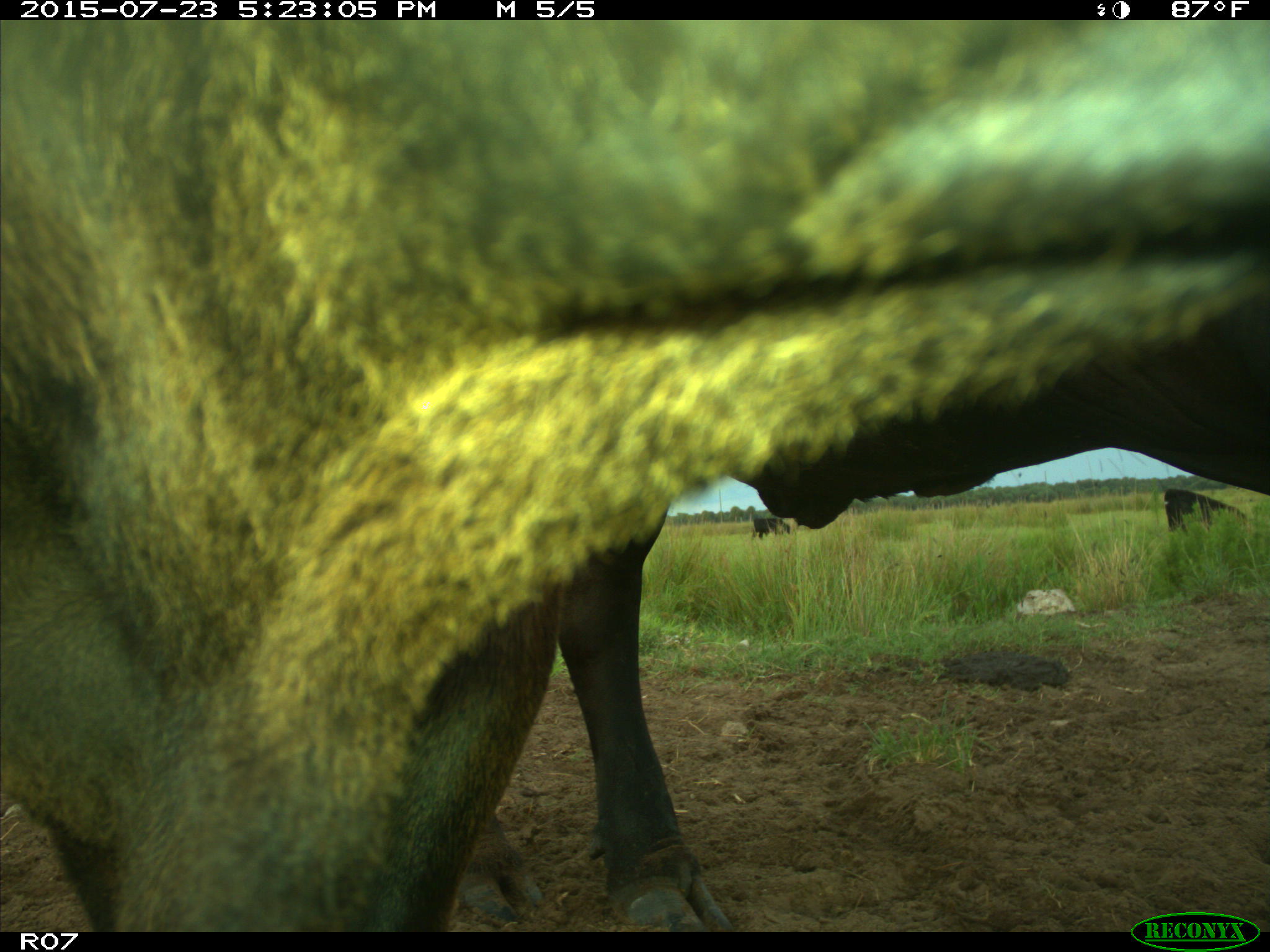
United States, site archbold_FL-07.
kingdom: Animalia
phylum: Chordata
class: Mammalia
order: Artiodactyla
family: Bovidae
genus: Bos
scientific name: Bos taurus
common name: domestic cow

### Task objective
Give the complete material again, exactly as written. Do not include the pictures.

### Result for this exercise
United States, site archbold_FL-07.
kingdom: Animalia
phylum: Chordata
class: Mammalia
order: Artiodactyla
family: Bovidae
genus: Bos
scientific name: Bos taurus
common name: domestic cow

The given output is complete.